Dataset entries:

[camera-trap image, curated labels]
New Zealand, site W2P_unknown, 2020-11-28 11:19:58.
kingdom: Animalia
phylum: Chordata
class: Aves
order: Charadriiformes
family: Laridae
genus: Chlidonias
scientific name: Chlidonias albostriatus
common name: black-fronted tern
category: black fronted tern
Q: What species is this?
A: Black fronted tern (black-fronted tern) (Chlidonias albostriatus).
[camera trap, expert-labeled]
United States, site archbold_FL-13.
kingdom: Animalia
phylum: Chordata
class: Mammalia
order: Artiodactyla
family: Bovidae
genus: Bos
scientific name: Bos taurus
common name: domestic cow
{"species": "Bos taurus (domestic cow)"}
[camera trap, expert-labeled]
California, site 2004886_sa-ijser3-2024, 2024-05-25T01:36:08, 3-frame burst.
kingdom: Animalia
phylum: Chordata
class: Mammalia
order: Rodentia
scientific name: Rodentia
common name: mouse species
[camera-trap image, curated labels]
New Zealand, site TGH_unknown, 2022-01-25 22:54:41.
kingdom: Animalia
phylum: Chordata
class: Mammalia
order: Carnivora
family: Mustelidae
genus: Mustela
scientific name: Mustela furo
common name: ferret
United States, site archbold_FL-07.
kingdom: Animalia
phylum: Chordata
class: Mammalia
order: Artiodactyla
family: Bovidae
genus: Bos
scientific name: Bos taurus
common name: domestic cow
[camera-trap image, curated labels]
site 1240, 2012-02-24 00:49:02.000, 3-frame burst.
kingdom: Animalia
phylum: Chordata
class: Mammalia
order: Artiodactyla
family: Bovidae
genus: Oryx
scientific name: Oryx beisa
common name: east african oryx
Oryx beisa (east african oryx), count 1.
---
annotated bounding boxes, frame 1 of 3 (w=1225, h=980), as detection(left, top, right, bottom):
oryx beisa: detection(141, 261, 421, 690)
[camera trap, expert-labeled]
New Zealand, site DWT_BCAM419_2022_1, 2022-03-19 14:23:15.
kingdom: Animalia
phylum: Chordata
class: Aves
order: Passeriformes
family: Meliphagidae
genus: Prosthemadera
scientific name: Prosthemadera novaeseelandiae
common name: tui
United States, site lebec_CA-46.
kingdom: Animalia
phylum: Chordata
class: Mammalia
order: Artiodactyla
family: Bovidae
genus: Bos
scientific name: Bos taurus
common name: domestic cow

Task brief: All of the entries above need to be output again exactly.

Output below:
[camera-trap image, curated labels]
New Zealand, site W2P_unknown, 2020-11-28 11:19:58.
kingdom: Animalia
phylum: Chordata
class: Aves
order: Charadriiformes
family: Laridae
genus: Chlidonias
scientific name: Chlidonias albostriatus
common name: black-fronted tern
category: black fronted tern
Q: What species is this?
A: Black fronted tern (black-fronted tern) (Chlidonias albostriatus).
[camera trap, expert-labeled]
United States, site archbold_FL-13.
kingdom: Animalia
phylum: Chordata
class: Mammalia
order: Artiodactyla
family: Bovidae
genus: Bos
scientific name: Bos taurus
common name: domestic cow
{"species": "Bos taurus (domestic cow)"}
[camera trap, expert-labeled]
California, site 2004886_sa-ijser3-2024, 2024-05-25T01:36:08, 3-frame burst.
kingdom: Animalia
phylum: Chordata
class: Mammalia
order: Rodentia
scientific name: Rodentia
common name: mouse species
[camera-trap image, curated labels]
New Zealand, site TGH_unknown, 2022-01-25 22:54:41.
kingdom: Animalia
phylum: Chordata
class: Mammalia
order: Carnivora
family: Mustelidae
genus: Mustela
scientific name: Mustela furo
common name: ferret
United States, site archbold_FL-07.
kingdom: Animalia
phylum: Chordata
class: Mammalia
order: Artiodactyla
family: Bovidae
genus: Bos
scientific name: Bos taurus
common name: domestic cow
[camera-trap image, curated labels]
site 1240, 2012-02-24 00:49:02.000, 3-frame burst.
kingdom: Animalia
phylum: Chordata
class: Mammalia
order: Artiodactyla
family: Bovidae
genus: Oryx
scientific name: Oryx beisa
common name: east african oryx
Oryx beisa (east african oryx), count 1.
---
annotated bounding boxes, frame 1 of 3 (w=1225, h=980), as detection(left, top, right, bottom):
oryx beisa: detection(141, 261, 421, 690)
[camera trap, expert-labeled]
New Zealand, site DWT_BCAM419_2022_1, 2022-03-19 14:23:15.
kingdom: Animalia
phylum: Chordata
class: Aves
order: Passeriformes
family: Meliphagidae
genus: Prosthemadera
scientific name: Prosthemadera novaeseelandiae
common name: tui
United States, site lebec_CA-46.
kingdom: Animalia
phylum: Chordata
class: Mammalia
order: Artiodactyla
family: Bovidae
genus: Bos
scientific name: Bos taurus
common name: domestic cow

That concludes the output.